Il hausse les épaules. Je me raccroche à ce que je peux, mais sans espoir. La question n’est pas de savoir s’il avait des hobbys mais des vices, ou un vice qu’il aurait voulu expérimenter, maintenant que la planète est passée en mode « compte à rebours ». Une maîtresse, peut-être ? Mais ce n’est pas le genre de chose qu’un beau-père saurait. Le lecteur CD joue maintenant du Buddy Holly : « A Man with a Woman on His Mind ». Encore une super chanson. Je n’écoute plus assez de musique en ce moment : pas d’autoradio, pas d’iPod, pas de chaîne hi-fi. Chez moi, j’écoute la radio grandes ondes sur un scanneur de la police, alternant entre la fréquence d’urgence fédérale et un baratineur énergique, jamais à court de rumeurs à répandre, qui se fait appeler Dan Dan the Radio Man.
« Pourriez-vous me donner une idée, monsieur, de l’endroit où était censé aller votre gendre quand il est parti d’ici hier matin ?
— Oui. Il allait juste faire les courses. Chercher du lait, du fromage, de la farine. Du PQ. Des tomates en boîte, si quelqu’un en avait. La plupart du temps, il se pointait pour faire l’ouverture avec moi, et puis il se dépêchait de partir sur son dix-vitesses, trouvait ce qu’il pouvait, et revenait pour le déjeuner.

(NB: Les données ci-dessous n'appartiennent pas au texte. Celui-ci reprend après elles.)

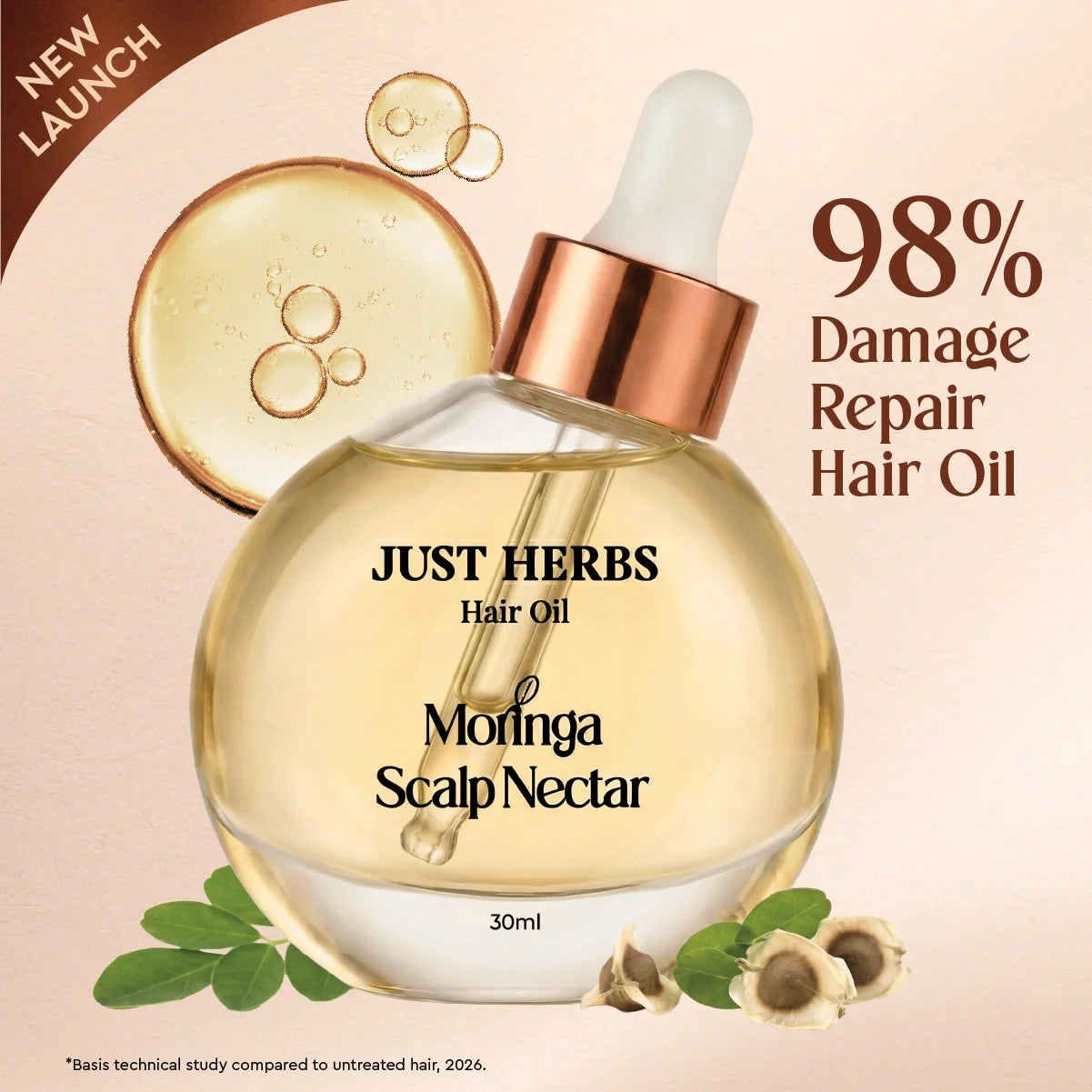 Hair Oil Moringa Scalp Nectar 30ml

— Et où serait-il allé chercher tout cela ? »
Rocky rit.
« Question suivante.
— D’accord. Pas de problème. »
Je tourne une page de mon carnet. Ça ne coûtait rien d’essayer. Où que se soit rendu Brett hier matin pour faire ses achats, ce n’était sans doute pas un établissement obéissant aux strictes restrictions du marché alimentaire telles que définies dans l’ordonnance SSPI-3, les articles révisés de la loi de préparation à l’impact encadrant la distribution des ressources : rationnement, limitation du troc, restrictions d’eau. Rocky Milano ne va pas livrer tous les détails à un visiteur curieux, surtout si ce dernier a des relations dans la police. Je me demande fugacement ce que pensait Brett Cavatone de ces petits arrangements avec la loi : un ancien policier, un homme qui a un portrait de Jésus accroché au mur au-dessus de son lit.